Thirdly, these procedures specify to copy the control files from the primary database to the standby database. An alternative to doing this is to rebuild the standby’s control files from the output of an ALTER DATABASE BACKUP CONTROLFILE TO TRACE command. Note, however, that if you wish to rebuild the standby’s control files, then you must ensure that the CREATE CONTROLFILE statement contains the NORESETLOGS option. If you change that option to specify RESETLOGS, then you will not be able to open the database with a regular ALTER DATABASE OPEN. Instead, you will be forced to specify RESETLOGS when opening the database, and, of course, the whole purpose of these procedures is to avoid opening the database with RESETLOGS.

Finally, there is an “idiosyncrasy” with these procedures when they are used in conjunction with locally-managed temporary tablespaces. To be specific, if these procedures are used with a database that contains a locally-managed temporary tablespace, and if the tempfiles of that tablespace were not added to the hot standby database before the standby was converted into the new primary database, then that locally managed temporary tablespace will have to be completely dropped and re-created in the new primary database in order to use the tempfiles in question.

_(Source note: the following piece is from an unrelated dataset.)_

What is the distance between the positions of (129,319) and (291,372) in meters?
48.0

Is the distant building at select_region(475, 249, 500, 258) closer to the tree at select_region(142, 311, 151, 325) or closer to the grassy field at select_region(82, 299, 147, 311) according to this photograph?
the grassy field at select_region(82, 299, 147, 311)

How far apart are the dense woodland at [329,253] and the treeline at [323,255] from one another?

The reason for this is that these procedures specify to copy the control files from the primary database to the standby database. Therefore, if you try to add the tempfiles to the standby database’s temporary tablespace after converting it to the new primary, you will receive a “file is already part of database” error message – because the control files (which were copied from the original primary) will already contain the information about those tempfiles. Also, if the new primary instance tries to use any of the tempfiles (such as for a sorting operation) then a “cannot identify/lock data file xxx” error message will be displayed – because the tempfile in question does not actually exist on the new primary’s host. As mentioned above, one solution to this issue is to simply drop and re-create the locally managed temporary tablespace completely, after converting the standby database into a primary database. An alternate solution is to manually ensure that all tempfiles have been added to the standby before converting the standby into the new primary.